Up to and including the line that contains "نوشیدنی گازدار فانکی مانکی طعم هلو", return every line from the start of the data, unchanged.

_RECORDS SHOWN_
--

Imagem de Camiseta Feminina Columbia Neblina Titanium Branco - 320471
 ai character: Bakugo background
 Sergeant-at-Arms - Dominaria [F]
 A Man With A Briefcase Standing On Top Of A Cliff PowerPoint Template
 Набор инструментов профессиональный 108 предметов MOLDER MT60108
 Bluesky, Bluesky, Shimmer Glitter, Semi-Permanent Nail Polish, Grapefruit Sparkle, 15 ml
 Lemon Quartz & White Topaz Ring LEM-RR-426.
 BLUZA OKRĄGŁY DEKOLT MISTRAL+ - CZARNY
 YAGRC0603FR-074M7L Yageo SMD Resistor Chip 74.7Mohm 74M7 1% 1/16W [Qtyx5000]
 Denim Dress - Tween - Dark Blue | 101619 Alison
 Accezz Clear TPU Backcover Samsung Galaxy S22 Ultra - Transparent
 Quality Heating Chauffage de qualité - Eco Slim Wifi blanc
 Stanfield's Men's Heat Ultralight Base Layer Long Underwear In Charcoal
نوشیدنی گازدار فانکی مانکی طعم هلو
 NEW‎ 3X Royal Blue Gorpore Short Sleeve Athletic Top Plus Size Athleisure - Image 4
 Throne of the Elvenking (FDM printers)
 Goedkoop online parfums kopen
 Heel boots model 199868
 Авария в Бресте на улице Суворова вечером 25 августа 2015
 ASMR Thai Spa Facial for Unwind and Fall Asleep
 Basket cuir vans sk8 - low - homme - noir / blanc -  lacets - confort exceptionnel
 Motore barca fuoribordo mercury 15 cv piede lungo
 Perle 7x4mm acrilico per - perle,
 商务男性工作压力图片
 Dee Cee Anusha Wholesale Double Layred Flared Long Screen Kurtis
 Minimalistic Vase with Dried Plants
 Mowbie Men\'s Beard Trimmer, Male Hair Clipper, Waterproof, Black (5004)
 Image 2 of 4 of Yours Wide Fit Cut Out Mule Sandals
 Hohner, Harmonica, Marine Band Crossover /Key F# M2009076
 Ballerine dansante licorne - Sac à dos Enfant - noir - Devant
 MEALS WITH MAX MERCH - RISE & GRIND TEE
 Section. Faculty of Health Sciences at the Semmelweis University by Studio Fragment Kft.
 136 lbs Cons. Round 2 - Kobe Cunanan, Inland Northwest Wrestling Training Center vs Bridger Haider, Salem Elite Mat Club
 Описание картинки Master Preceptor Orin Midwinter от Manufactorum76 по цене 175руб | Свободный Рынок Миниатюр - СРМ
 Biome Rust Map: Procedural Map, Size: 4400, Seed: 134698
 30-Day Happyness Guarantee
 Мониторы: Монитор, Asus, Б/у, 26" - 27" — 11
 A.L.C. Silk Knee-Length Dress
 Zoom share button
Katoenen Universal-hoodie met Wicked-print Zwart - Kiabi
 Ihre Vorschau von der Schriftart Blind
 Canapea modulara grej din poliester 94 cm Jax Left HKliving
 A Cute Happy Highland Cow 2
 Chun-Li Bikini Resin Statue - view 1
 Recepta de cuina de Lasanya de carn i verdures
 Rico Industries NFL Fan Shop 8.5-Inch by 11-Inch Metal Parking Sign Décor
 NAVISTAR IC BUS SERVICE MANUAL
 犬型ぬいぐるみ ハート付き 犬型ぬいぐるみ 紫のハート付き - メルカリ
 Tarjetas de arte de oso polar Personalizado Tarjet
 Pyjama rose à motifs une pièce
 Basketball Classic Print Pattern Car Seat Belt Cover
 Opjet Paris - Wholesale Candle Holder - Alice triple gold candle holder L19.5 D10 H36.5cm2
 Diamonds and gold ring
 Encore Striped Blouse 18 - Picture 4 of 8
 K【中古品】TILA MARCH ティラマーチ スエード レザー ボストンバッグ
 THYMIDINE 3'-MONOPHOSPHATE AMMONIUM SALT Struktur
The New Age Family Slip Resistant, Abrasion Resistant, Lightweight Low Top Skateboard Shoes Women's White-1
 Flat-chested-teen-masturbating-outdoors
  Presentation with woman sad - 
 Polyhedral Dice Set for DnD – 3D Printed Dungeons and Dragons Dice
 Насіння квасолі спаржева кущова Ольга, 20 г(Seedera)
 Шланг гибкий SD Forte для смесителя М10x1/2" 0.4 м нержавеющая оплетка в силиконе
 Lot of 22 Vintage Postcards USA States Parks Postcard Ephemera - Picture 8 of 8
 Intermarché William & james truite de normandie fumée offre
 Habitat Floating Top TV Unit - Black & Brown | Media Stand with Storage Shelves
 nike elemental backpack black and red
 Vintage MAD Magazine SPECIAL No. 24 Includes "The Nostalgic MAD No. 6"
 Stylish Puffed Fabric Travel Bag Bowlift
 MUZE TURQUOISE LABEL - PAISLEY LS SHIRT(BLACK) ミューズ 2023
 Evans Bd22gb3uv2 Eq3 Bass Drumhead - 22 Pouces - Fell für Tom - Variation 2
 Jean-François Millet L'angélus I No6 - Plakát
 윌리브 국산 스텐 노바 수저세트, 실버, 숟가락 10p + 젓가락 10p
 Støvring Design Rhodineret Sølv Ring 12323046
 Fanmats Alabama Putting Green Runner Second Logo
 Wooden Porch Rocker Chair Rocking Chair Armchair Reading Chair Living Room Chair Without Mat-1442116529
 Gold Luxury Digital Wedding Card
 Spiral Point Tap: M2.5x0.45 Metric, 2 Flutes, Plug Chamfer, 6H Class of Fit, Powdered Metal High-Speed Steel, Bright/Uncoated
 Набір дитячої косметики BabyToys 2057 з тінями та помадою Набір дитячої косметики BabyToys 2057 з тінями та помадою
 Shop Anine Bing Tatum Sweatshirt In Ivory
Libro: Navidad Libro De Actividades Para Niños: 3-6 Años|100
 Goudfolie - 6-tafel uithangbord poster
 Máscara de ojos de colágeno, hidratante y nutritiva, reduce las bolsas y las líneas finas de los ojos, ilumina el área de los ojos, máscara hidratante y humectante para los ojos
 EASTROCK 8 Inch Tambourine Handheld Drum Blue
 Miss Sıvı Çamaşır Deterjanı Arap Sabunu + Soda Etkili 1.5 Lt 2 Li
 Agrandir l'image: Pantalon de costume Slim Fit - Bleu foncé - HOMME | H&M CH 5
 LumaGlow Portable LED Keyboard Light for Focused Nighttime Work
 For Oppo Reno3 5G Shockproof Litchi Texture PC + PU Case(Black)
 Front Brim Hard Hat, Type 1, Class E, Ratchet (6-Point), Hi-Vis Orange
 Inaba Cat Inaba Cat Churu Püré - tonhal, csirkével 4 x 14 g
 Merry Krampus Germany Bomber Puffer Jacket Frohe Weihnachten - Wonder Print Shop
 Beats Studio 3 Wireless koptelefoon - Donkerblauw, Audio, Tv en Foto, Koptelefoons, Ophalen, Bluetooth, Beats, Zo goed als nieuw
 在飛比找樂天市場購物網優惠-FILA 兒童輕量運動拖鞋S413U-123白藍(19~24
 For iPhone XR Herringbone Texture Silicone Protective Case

--

_THE COMPLETED TASK_
Imagem de Camiseta Feminina Columbia Neblina Titanium Branco - 320471
 ai character: Bakugo background
 Sergeant-at-Arms - Dominaria [F]
 A Man With A Briefcase Standing On Top Of A Cliff PowerPoint Template
 Набор инструментов профессиональный 108 предметов MOLDER MT60108
 Bluesky, Bluesky, Shimmer Glitter, Semi-Permanent Nail Polish, Grapefruit Sparkle, 15 ml
 Lemon Quartz & White Topaz Ring LEM-RR-426.
 BLUZA OKRĄGŁY DEKOLT MISTRAL+ - CZARNY
 YAGRC0603FR-074M7L Yageo SMD Resistor Chip 74.7Mohm 74M7 1% 1/16W [Qtyx5000]
 Denim Dress - Tween - Dark Blue | 101619 Alison
 Accezz Clear TPU Backcover Samsung Galaxy S22 Ultra - Transparent
 Quality Heating Chauffage de qualité - Eco Slim Wifi blanc
 Stanfield's Men's Heat Ultralight Base Layer Long Underwear In Charcoal
نوشیدنی گازدار فانکی مانکی طعم هلو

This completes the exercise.